## BEGIN Input data
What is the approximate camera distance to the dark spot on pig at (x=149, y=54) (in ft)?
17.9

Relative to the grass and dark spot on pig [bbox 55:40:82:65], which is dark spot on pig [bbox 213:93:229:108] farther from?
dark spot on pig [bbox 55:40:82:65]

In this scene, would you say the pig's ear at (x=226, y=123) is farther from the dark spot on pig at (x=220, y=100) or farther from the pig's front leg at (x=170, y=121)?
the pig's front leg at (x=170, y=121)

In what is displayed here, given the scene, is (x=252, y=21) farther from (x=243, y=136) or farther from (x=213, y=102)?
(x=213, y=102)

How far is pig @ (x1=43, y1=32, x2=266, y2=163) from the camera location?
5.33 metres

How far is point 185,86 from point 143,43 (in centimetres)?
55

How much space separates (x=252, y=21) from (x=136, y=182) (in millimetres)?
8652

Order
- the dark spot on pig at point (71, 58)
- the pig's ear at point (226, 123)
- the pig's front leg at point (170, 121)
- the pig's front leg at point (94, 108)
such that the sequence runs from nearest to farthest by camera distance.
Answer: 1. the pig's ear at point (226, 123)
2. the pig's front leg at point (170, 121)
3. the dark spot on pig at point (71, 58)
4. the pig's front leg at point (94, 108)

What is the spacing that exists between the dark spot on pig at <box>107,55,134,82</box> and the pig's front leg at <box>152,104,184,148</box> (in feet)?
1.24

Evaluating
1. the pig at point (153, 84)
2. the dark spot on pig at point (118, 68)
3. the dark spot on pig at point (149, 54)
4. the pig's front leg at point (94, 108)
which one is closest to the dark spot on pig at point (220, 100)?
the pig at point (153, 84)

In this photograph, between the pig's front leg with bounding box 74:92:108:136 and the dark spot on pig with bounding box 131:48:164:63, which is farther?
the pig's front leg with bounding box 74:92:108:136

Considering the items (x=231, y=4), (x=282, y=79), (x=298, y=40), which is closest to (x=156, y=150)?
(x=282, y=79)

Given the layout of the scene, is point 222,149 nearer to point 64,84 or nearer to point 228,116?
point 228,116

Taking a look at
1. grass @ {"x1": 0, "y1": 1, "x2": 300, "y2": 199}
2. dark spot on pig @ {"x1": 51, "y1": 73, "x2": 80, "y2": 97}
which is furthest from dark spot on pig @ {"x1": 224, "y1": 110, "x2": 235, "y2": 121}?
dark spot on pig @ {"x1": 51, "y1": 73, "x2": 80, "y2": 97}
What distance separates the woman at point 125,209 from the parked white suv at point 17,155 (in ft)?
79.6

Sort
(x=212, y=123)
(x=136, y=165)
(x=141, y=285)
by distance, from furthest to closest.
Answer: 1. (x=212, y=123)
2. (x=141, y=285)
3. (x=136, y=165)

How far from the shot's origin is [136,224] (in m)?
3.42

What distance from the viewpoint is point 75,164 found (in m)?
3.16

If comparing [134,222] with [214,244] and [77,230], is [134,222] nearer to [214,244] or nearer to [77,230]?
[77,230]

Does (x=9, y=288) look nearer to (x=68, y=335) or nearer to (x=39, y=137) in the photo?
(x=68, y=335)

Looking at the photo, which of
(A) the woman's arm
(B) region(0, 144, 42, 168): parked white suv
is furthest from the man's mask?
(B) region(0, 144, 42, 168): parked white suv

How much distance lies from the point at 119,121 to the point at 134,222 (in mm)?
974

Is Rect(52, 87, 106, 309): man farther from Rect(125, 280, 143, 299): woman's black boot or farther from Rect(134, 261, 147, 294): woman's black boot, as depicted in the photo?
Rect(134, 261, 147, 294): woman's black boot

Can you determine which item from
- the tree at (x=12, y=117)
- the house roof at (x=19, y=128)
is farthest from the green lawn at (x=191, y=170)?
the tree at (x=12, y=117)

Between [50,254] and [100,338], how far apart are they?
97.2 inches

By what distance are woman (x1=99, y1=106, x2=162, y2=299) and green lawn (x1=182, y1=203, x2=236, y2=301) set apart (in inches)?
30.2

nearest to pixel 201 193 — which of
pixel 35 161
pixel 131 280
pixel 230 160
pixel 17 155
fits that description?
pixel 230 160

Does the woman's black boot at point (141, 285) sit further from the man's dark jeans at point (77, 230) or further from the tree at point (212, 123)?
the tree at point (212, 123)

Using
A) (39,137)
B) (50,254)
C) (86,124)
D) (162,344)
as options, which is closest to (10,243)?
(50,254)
## END Input data
## BEGIN Input data
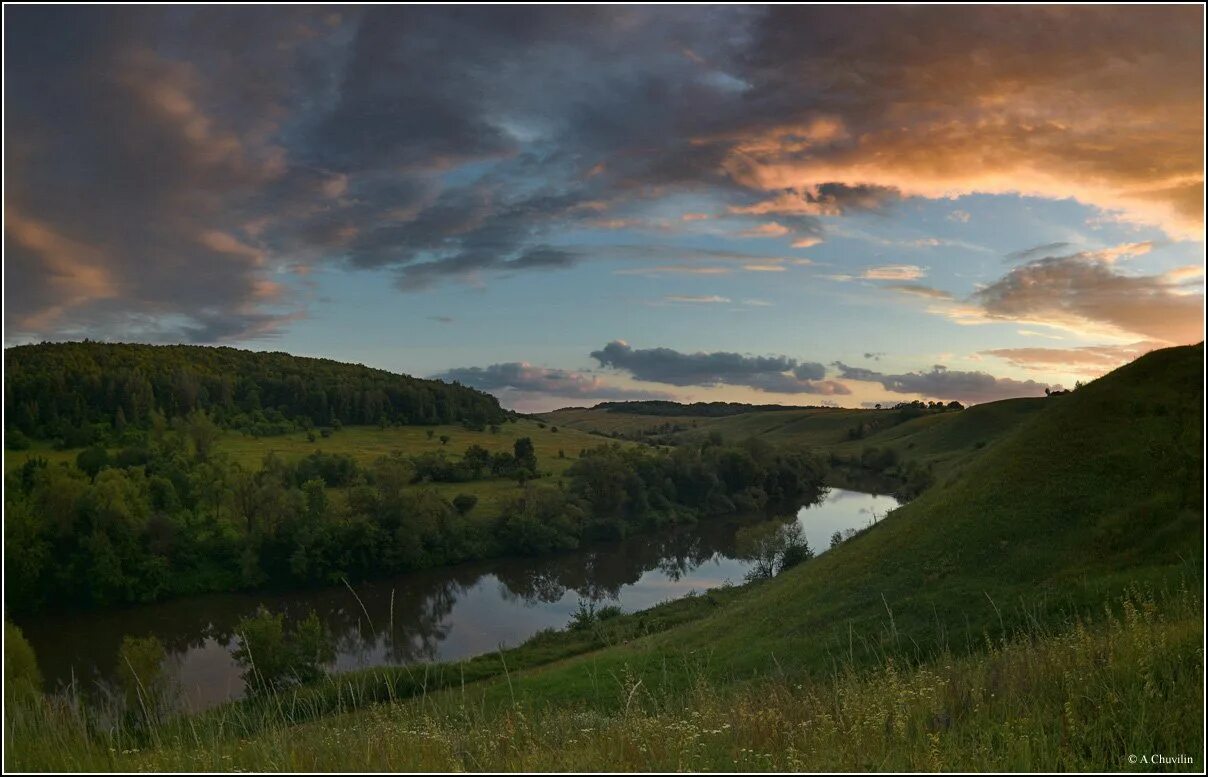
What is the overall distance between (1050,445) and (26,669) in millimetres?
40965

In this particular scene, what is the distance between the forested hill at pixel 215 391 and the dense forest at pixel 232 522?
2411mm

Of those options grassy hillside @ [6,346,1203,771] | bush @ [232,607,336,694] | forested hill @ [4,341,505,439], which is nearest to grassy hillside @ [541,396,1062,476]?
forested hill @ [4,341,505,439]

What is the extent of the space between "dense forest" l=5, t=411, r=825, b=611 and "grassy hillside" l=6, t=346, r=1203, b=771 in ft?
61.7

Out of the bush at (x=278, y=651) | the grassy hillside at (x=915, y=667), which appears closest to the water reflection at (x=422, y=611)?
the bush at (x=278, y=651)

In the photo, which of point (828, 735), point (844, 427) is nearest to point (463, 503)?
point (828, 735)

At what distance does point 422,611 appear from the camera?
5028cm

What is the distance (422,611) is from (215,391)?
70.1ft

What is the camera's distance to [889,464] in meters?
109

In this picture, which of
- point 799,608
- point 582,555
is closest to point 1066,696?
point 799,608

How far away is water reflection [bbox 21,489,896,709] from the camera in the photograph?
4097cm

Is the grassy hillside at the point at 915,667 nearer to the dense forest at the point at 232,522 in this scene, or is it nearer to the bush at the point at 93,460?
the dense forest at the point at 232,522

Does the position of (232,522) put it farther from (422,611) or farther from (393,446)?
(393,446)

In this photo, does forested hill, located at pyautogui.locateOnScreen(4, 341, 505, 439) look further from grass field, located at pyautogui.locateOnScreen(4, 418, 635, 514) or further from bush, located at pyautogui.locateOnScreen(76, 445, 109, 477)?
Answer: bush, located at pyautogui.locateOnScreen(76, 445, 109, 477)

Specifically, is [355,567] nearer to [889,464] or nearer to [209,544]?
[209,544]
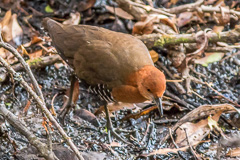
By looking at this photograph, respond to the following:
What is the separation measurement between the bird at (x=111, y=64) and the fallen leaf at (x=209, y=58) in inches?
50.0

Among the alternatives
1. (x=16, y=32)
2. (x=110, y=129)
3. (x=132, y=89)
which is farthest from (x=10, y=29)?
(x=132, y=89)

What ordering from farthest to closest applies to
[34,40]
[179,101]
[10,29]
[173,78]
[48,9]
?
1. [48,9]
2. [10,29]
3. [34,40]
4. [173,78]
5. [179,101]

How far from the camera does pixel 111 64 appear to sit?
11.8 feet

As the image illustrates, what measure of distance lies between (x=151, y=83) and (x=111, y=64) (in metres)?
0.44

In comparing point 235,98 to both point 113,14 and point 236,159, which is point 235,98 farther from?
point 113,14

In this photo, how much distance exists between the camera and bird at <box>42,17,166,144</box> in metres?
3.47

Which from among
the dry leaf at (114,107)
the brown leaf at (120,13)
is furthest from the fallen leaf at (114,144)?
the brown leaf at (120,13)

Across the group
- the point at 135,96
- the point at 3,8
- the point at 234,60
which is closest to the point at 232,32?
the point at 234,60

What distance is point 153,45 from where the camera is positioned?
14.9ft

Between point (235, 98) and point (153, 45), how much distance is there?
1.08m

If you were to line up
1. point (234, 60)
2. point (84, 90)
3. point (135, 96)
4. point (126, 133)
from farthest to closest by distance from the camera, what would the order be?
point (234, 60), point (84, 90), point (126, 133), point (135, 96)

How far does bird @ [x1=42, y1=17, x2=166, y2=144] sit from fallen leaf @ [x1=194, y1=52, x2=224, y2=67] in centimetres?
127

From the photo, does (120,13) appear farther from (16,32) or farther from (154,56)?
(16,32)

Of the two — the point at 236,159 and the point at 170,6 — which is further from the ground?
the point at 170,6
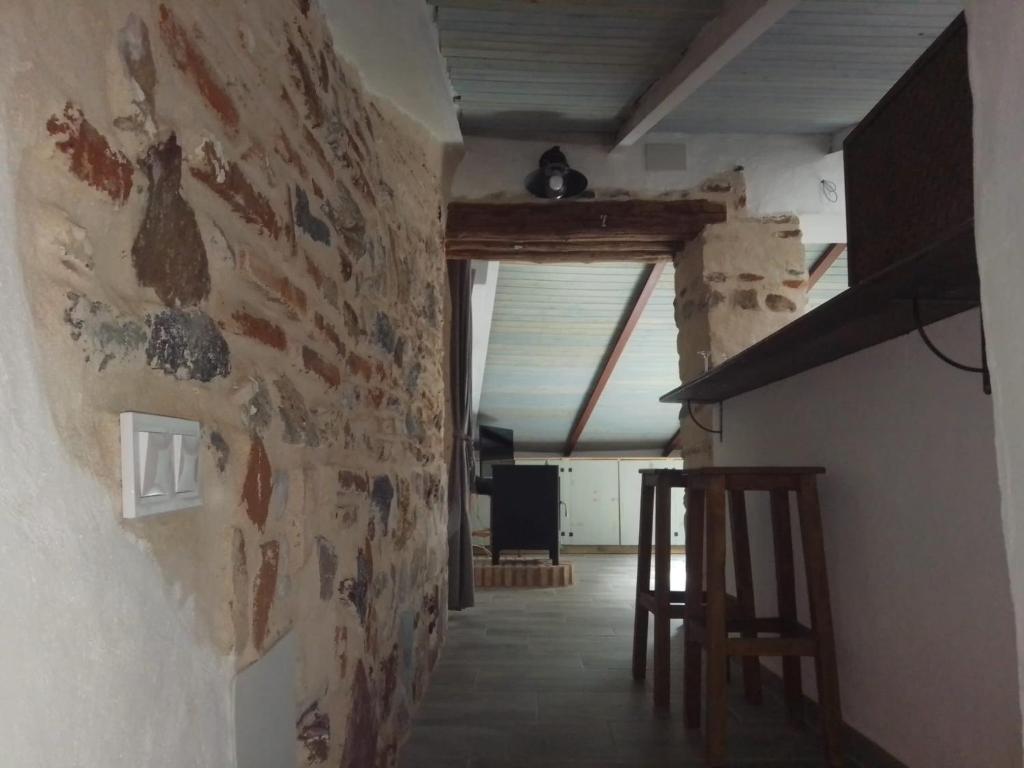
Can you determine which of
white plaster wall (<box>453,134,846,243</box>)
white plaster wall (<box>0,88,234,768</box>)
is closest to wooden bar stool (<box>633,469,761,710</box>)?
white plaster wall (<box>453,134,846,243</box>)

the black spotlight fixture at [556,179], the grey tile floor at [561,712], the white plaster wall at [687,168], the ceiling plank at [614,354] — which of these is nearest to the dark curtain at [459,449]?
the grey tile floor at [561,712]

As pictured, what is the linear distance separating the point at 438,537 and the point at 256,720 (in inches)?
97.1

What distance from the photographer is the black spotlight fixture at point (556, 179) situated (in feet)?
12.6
## END Input data
## BEGIN Input data
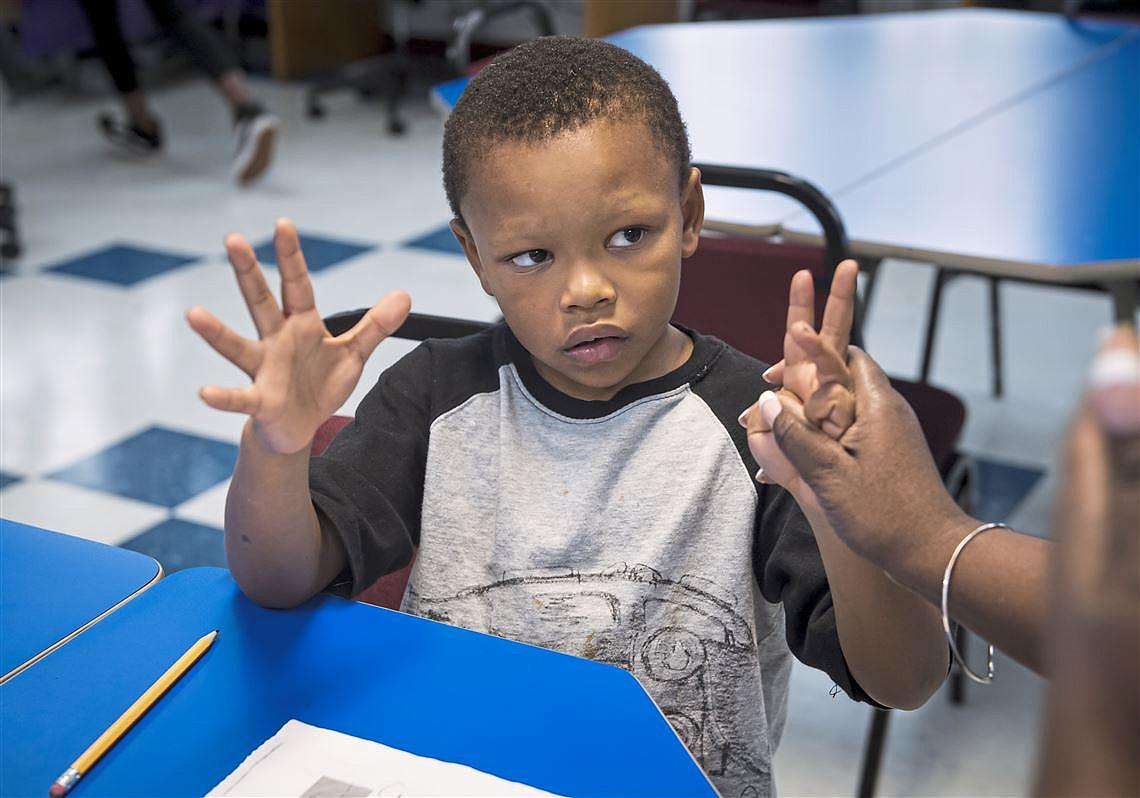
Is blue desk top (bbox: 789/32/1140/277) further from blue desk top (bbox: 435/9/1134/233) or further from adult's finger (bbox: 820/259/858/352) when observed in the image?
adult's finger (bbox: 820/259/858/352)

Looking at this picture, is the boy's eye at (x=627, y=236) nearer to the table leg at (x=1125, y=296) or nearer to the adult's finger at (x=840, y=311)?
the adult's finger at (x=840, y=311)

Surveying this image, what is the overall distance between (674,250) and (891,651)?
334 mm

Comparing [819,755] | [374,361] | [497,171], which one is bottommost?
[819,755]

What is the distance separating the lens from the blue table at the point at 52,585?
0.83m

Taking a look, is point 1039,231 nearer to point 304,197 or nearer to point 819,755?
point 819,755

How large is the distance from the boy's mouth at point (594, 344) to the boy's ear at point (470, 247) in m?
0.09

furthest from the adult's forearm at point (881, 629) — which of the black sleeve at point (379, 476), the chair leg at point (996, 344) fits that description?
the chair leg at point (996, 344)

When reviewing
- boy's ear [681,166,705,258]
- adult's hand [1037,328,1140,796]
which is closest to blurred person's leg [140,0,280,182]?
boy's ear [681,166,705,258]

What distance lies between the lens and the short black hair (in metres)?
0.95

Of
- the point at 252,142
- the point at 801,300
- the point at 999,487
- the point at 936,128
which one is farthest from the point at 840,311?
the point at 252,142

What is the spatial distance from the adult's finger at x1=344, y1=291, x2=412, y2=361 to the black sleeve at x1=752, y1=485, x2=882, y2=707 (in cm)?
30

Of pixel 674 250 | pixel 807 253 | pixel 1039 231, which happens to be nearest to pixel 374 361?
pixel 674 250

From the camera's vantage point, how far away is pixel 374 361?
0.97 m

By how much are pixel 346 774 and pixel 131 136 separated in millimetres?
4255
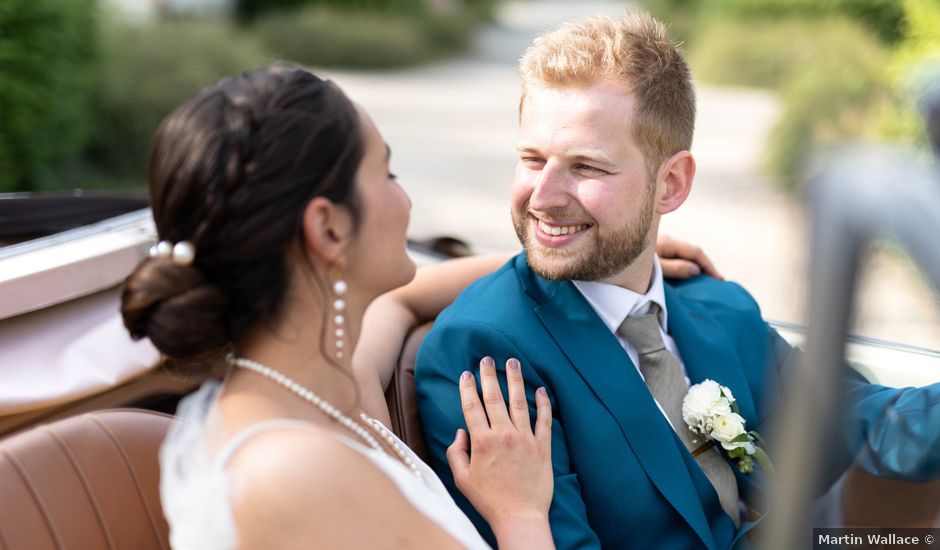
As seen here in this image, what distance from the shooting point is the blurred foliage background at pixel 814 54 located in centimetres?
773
## END Input data
* Requirement: From the rows above, copy each line that includes the word "camera".

* Result of the task:
What is the approximate camera distance to the dark spot on pig at (x=149, y=54) (in ft)?
How far is pig @ (x1=43, y1=32, x2=266, y2=163) from the camera location?
such that the sequence runs from nearest to farthest by camera distance.
At what distance does point 422,611 appear from the camera?
What is the camera's distance to [889,464] in meters?
How far away is water reflection [bbox 21,489,896,709] from the camera in the photograph?
How far from the camera does pixel 111 64 appear to sit?
In this photo, how much distance exists between the camera and bird at <box>42,17,166,144</box> in metres?
What distance is point 153,45 from where the camera is positioned?
from farthest to closest by distance from the camera, what would the order be?
From the camera's vantage point, how far away is pixel 374 361?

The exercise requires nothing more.